Laura n'insista pas et reconduisit enfin sa visiteuse. En rentrant avec Jaouen qui avait mis la vieille fille en voiture, elle ne put s'empêcher de remarquer :

- Il me semble que, chez lui, au milieu de ses habitudes, La Fougeraye aurait plus de chances de recouvrer la mémoire ? Le garder à Plancoët n'a aucun sens.

- C'est aussi mon avis mais la mégère que j'ai vue l'autre jour n'a sans doute pas le même point de vue. Un mauvais hasard lui a livré celui qu'elle aime. Elle fera tout pour le garder. Vous devriez le comprendre ?

- Oh, je comprends tout à fait. Eh bien, laissons ce pauvre homme à son sort ! Il a au moins l'avantage de lui faire oublier ses haines comme ses amours et la cruelle blessure infligée par sa fille. C'est peut-être mieux ainsi...
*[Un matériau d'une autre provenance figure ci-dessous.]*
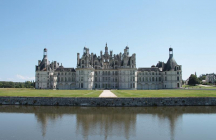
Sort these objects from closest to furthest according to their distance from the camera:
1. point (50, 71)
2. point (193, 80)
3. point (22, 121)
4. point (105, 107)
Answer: point (22, 121)
point (105, 107)
point (50, 71)
point (193, 80)

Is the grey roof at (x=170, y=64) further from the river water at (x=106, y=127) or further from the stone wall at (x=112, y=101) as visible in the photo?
the river water at (x=106, y=127)

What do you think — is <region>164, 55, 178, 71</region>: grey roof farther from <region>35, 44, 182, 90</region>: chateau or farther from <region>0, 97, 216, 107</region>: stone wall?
<region>0, 97, 216, 107</region>: stone wall

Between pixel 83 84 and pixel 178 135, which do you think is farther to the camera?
pixel 83 84

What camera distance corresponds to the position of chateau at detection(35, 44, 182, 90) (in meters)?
68.2

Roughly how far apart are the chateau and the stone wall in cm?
3226

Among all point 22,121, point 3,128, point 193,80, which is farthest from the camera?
point 193,80

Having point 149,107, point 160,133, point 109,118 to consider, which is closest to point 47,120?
point 109,118

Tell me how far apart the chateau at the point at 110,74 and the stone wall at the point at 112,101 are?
106 ft

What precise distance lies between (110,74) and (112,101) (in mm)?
38224

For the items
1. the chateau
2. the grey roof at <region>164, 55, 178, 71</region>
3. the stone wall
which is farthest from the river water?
the grey roof at <region>164, 55, 178, 71</region>

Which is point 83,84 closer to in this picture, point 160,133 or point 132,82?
point 132,82

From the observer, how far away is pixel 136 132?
61.3 ft

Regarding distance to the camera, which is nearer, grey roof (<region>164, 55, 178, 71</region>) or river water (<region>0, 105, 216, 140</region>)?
river water (<region>0, 105, 216, 140</region>)

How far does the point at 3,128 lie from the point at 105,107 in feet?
52.4
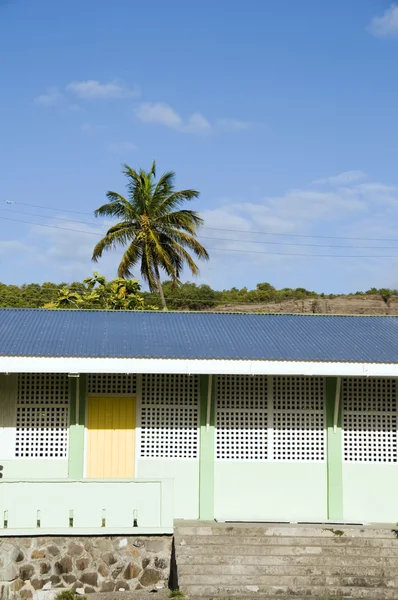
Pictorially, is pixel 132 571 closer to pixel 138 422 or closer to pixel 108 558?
pixel 108 558

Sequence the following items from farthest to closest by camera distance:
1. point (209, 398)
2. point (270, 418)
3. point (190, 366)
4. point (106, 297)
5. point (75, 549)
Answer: point (106, 297)
point (270, 418)
point (209, 398)
point (190, 366)
point (75, 549)

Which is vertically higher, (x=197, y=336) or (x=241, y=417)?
(x=197, y=336)

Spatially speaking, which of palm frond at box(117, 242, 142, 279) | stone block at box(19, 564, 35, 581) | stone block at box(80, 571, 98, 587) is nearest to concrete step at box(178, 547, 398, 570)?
stone block at box(80, 571, 98, 587)

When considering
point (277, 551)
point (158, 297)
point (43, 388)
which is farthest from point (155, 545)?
point (158, 297)

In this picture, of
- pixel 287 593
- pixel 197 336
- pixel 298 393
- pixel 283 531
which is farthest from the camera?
pixel 197 336

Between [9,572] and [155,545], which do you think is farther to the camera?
[155,545]

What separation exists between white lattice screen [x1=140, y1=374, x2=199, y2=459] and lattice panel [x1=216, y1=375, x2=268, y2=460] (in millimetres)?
451

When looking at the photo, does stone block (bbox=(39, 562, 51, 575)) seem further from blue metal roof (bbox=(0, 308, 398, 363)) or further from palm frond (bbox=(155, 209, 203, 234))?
palm frond (bbox=(155, 209, 203, 234))

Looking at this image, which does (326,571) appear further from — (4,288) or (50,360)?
(4,288)

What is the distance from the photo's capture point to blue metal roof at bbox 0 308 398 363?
14.2 meters

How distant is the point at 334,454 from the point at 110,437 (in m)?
4.10

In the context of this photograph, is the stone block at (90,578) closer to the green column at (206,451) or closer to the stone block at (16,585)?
the stone block at (16,585)

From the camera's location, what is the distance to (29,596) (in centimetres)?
1215

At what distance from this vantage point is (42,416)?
14539 mm
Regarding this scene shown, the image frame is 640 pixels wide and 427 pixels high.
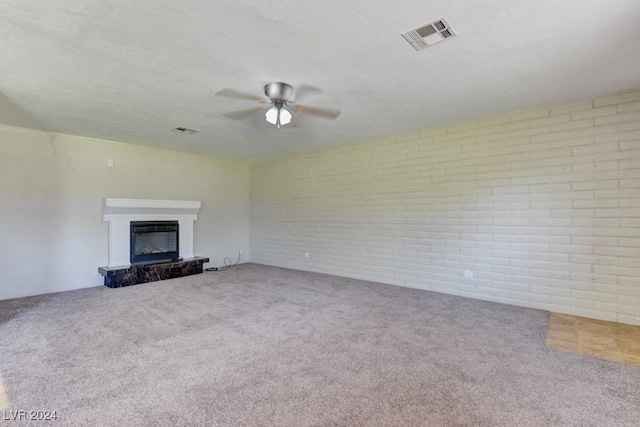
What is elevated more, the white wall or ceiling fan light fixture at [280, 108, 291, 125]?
ceiling fan light fixture at [280, 108, 291, 125]

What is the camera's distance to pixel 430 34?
229 centimetres

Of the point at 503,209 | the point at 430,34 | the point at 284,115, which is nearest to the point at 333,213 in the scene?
the point at 503,209

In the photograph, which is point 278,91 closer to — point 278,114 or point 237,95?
point 278,114

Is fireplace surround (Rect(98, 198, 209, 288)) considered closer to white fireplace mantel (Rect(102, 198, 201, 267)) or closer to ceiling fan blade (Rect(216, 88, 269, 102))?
white fireplace mantel (Rect(102, 198, 201, 267))

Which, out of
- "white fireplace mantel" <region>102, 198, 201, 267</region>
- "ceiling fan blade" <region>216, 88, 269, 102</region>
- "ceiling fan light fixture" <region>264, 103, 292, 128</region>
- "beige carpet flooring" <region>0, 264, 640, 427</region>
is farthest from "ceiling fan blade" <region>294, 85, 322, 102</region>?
"white fireplace mantel" <region>102, 198, 201, 267</region>

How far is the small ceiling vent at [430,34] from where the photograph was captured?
7.18ft

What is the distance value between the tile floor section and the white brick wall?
270mm

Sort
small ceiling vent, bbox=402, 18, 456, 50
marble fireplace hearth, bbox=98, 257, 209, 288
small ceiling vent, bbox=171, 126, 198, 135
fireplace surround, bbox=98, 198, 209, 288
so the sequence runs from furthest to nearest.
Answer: fireplace surround, bbox=98, 198, 209, 288 → marble fireplace hearth, bbox=98, 257, 209, 288 → small ceiling vent, bbox=171, 126, 198, 135 → small ceiling vent, bbox=402, 18, 456, 50

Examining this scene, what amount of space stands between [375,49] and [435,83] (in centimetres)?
99

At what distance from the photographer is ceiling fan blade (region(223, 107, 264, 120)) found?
12.5 ft

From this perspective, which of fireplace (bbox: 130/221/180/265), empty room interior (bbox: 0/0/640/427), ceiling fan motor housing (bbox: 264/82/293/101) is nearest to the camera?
empty room interior (bbox: 0/0/640/427)

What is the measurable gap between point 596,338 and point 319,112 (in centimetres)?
387

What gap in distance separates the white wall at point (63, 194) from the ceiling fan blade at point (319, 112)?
3.76 m

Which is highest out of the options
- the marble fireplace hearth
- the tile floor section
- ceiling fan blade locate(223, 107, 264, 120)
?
ceiling fan blade locate(223, 107, 264, 120)
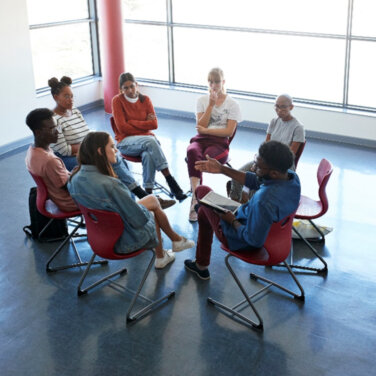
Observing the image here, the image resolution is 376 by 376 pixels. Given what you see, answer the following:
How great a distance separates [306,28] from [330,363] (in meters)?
5.15

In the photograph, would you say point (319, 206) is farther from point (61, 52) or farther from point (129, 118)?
point (61, 52)

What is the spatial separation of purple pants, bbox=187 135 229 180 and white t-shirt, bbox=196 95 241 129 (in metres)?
0.13

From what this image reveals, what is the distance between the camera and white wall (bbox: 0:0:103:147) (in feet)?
22.0

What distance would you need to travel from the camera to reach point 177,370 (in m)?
3.39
Et Laura remonta dans sa chambre, emportant la pénible impression d'être de moins en moins utile et de ne servir à rien. Le silence de la maison dont les épais murs de granit étouffaient les bruits lui parut soudain insupportable. Alors que Lalie débordait d'activité, elle-même ne se trouvait plus aucun pôle d'intérêt : elle se faisait l'effet d'un naufragé jeté par la mer sur un îlot stérile sans aucun moyen de communication avec un vaste monde où chacun s'affairait, courait à ses travaux, à ses amours... Elle découvrait chaque jour davantage à quel point elle avait changé... à quel point Batz l'avait changée ! Il ne restait plus grand-chose de la petite marquise de Pontallec, ravagée de douleur par la mort de son enfant et tentant désespérément de s'accrocher à l'homme qu'elle avait épousé, cherchant simplement la mort quand elle se sut abandonnée. Et Batz était venu et rien n'avait été comme avant. A présent, Laura découvrait que du fond de sa belle demeure bretonne, elle regrettait jusqu'aux temps affreux de la Terreur où la peur du lendemain mais surtout la crainte de ce qui pouvait arriver à celui qu'elle aimait donnaient son prix à chaque jour.